Pan, Wufan, Yu, Dongdong, Qin, Yazhou, Wu, Wanghua, Lu, Yuxiang, Yuan, Zhen, Zhou, Jianguang
Talanta 2019 v.201 pp. 358-363
DNA, base pair mismatch, blood serum, detection limit, enzymes, humans, polyacrylamide gel electrophoresis
Single base mismatch can always connect with various gene-related diseases, whose determination has aroused widespread interest. So far, various methods have been developed to determine the common base mismatch. However most of them are complex, time-consuming.

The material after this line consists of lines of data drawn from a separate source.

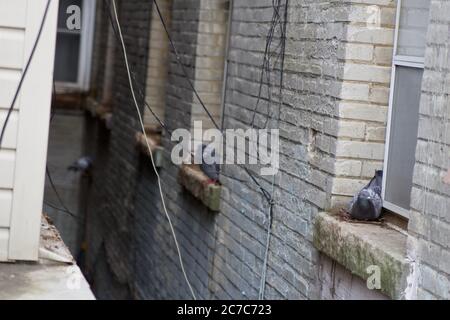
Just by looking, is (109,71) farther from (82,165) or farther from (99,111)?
(82,165)

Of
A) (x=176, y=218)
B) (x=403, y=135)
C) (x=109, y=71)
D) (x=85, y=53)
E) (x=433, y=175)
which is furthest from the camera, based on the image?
(x=85, y=53)

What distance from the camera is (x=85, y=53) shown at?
15.7 m

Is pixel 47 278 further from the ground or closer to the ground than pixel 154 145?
closer to the ground

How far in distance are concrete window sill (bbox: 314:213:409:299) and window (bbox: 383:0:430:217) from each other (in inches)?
8.7

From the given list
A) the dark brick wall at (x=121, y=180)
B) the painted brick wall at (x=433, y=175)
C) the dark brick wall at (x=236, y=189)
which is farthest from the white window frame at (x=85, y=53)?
the painted brick wall at (x=433, y=175)

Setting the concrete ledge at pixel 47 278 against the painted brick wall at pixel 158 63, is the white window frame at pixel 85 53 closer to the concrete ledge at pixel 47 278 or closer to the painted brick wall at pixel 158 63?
the painted brick wall at pixel 158 63

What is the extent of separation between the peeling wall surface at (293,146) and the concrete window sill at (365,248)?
0.36 ft

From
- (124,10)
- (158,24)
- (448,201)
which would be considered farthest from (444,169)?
(124,10)

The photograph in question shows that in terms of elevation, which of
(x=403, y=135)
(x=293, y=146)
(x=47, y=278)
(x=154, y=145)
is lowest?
(x=47, y=278)

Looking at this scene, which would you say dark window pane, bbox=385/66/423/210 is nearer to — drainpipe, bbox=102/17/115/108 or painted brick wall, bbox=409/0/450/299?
painted brick wall, bbox=409/0/450/299

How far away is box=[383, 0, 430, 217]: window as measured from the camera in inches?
203

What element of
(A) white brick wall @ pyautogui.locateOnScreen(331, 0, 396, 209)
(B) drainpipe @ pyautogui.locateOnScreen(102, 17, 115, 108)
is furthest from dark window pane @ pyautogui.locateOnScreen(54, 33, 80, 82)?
(A) white brick wall @ pyautogui.locateOnScreen(331, 0, 396, 209)

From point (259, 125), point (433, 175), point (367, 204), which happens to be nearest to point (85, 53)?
point (259, 125)

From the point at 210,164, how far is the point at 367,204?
2806 mm
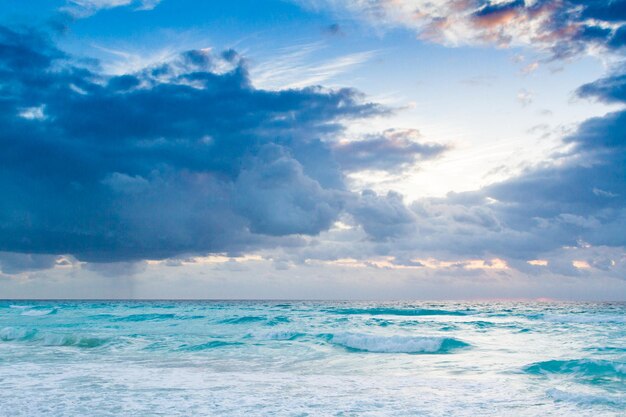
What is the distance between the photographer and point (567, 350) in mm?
21516

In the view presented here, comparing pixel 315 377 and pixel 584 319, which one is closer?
pixel 315 377

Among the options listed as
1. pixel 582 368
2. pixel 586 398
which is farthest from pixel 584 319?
pixel 586 398

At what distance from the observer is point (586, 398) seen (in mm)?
11703

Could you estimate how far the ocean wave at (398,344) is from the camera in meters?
23.3

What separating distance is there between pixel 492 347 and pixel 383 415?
15697 mm

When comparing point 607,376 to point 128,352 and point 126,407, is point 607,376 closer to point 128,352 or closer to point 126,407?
point 126,407

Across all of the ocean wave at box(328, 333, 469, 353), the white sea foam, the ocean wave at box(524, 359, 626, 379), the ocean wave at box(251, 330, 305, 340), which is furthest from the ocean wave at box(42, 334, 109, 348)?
the ocean wave at box(524, 359, 626, 379)

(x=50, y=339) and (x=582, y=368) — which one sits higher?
(x=582, y=368)

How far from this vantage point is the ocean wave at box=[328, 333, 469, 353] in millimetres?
23266

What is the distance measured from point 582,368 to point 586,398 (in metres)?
5.31

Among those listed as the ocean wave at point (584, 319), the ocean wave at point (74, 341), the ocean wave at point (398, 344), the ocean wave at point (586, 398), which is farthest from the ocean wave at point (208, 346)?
the ocean wave at point (584, 319)

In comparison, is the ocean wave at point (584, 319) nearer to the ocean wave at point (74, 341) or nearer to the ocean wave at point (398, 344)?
the ocean wave at point (398, 344)

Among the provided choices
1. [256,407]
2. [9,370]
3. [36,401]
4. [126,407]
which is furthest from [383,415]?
[9,370]

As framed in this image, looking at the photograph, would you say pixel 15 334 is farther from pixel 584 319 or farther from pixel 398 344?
pixel 584 319
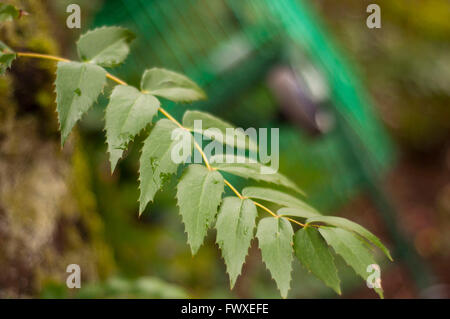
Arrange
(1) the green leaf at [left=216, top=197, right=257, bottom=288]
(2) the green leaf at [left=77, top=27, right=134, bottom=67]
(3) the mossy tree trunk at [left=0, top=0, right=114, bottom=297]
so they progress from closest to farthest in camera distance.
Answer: (1) the green leaf at [left=216, top=197, right=257, bottom=288] < (2) the green leaf at [left=77, top=27, right=134, bottom=67] < (3) the mossy tree trunk at [left=0, top=0, right=114, bottom=297]

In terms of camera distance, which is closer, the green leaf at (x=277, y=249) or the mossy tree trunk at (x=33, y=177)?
the green leaf at (x=277, y=249)

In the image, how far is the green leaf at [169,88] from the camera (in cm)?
62

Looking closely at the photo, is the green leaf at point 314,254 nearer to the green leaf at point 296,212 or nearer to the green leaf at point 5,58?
the green leaf at point 296,212

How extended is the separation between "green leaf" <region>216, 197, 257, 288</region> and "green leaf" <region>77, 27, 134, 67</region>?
28 centimetres

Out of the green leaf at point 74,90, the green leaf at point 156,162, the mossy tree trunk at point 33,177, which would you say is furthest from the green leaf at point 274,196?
the mossy tree trunk at point 33,177

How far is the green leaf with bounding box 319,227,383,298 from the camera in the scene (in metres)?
0.51

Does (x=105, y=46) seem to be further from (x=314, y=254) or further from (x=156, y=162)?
(x=314, y=254)

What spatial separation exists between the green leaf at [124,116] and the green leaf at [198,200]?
0.09 m

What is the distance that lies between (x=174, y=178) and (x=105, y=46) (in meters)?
0.57

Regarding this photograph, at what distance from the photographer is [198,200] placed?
524mm

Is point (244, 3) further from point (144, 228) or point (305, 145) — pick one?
point (144, 228)

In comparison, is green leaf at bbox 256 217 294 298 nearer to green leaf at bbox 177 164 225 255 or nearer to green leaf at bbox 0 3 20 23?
green leaf at bbox 177 164 225 255

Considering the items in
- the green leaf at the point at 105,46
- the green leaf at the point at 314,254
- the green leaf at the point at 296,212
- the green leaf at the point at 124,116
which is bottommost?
the green leaf at the point at 314,254

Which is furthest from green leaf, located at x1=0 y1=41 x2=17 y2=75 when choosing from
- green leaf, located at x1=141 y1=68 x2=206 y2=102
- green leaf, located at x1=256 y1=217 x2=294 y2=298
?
green leaf, located at x1=256 y1=217 x2=294 y2=298
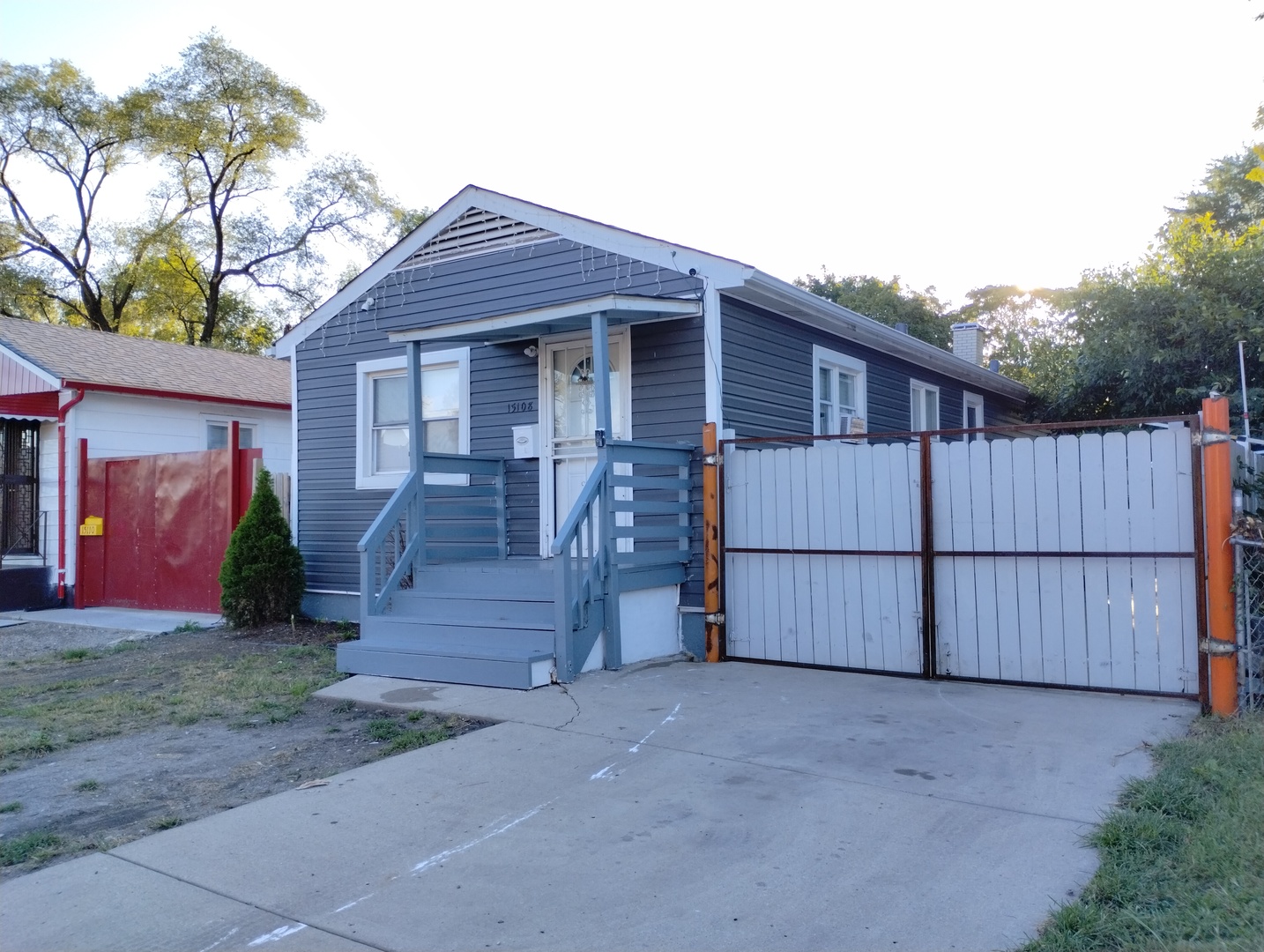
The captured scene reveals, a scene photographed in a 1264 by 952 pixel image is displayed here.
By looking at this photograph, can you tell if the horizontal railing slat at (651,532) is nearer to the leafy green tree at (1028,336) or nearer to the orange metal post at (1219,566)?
the orange metal post at (1219,566)

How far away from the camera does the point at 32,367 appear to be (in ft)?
46.3

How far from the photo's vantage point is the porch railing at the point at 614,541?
7.39m

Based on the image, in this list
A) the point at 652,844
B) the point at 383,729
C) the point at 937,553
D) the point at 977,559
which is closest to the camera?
the point at 652,844

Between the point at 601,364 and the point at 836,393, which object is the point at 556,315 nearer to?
the point at 601,364

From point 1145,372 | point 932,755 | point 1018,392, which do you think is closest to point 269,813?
point 932,755

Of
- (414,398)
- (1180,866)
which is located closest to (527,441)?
(414,398)

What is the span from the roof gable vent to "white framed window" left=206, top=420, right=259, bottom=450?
6.82 meters

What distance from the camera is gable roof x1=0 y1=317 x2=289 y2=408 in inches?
567

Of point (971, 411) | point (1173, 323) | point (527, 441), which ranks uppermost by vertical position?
point (1173, 323)

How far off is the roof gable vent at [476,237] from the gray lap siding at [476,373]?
89 millimetres

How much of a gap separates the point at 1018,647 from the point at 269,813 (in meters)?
5.12

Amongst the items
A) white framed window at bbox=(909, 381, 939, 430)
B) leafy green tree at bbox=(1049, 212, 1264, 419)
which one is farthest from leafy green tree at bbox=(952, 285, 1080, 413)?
white framed window at bbox=(909, 381, 939, 430)

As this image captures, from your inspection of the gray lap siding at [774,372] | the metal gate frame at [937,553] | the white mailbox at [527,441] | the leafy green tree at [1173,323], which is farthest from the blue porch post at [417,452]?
the leafy green tree at [1173,323]

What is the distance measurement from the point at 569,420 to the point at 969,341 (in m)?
9.30
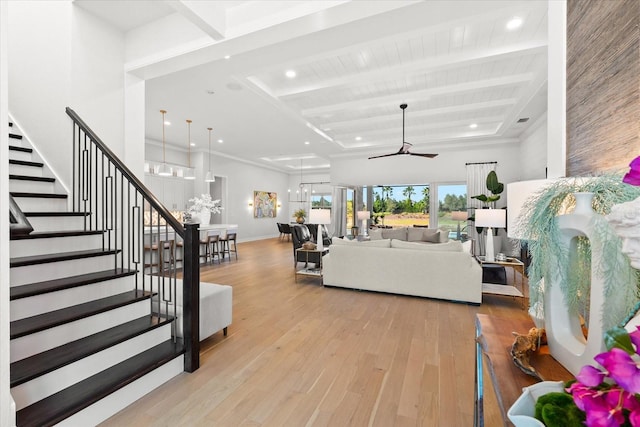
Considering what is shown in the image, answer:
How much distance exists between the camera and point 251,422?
175 cm

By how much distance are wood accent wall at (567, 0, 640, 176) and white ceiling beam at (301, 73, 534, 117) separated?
345 cm

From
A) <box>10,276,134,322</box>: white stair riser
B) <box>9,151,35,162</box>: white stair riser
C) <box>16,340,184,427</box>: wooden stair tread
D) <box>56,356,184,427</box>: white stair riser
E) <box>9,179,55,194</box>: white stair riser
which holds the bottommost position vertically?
<box>56,356,184,427</box>: white stair riser

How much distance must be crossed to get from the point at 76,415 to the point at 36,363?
41 centimetres

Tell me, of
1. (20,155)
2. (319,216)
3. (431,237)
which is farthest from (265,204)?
(20,155)

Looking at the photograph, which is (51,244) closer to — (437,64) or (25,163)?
(25,163)

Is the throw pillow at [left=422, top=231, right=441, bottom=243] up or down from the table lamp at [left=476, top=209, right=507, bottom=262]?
down

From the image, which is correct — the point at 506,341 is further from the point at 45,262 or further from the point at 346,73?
the point at 346,73

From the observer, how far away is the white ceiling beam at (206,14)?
2.58 meters

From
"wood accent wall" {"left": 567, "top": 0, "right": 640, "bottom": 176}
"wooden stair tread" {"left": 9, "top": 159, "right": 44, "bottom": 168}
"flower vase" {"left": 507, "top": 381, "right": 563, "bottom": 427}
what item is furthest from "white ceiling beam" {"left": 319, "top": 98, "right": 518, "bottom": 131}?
"flower vase" {"left": 507, "top": 381, "right": 563, "bottom": 427}

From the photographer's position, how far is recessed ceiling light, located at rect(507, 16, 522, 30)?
3169 millimetres

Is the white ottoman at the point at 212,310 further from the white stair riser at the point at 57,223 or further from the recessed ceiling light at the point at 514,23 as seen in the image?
the recessed ceiling light at the point at 514,23

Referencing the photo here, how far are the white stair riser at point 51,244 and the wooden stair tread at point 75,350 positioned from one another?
100 cm

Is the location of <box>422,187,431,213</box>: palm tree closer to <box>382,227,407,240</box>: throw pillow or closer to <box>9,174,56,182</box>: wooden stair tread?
<box>382,227,407,240</box>: throw pillow

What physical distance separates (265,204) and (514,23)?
10.5 m
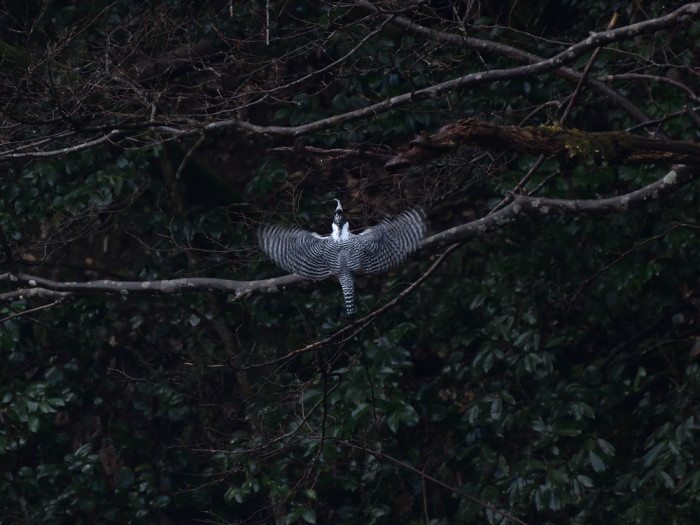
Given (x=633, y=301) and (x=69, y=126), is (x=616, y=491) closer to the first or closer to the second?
(x=633, y=301)

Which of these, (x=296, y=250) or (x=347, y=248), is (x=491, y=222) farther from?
(x=296, y=250)

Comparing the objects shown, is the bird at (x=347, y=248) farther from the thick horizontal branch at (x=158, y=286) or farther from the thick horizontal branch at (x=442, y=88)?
the thick horizontal branch at (x=442, y=88)

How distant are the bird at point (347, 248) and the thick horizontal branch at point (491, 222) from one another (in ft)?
0.32

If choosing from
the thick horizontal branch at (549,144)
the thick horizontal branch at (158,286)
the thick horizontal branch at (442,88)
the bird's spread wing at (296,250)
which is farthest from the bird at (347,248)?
the thick horizontal branch at (549,144)

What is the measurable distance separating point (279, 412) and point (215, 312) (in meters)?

Herein, we report a novel method, which only need one conventional endonuclease (NEase) and achieve site-specific cleavage in a programmable way, to detect single base mismatch, termed aligner-mediated cleavage-based single base mismatch discrimination (AMCMD). The DNA aligner (DA) is in a stem-loop structure, consistent with an incomplete recognition site of NEase on its stem and a 5′-side arm complementary to the target sequence (TS). Once TS contains matched base and hybridizes with DA, the complete recognition site of NEase is formed, and the TS will be cleavaged with fast speed, while converse is not. Based on it, the method can clearly distinguish mismatched and complementary bases. Without sample pre-processing, we were able to obtain and verify all the test result in about 30 min through the polyacrylamide gel electrophoresis analysis. This endows the proposed method with a simpler advantage. Then we combined AMCMD and EXPAR to create a new method for single base mismatch discrimination, the short sequence obtained by AMCMD as a target to trigger EXPAR, with a detection limit at 1pM level. Another process with human serum underlines that AMCMD is compatible with the complex biological sample, thus it has the potentials for practical applications.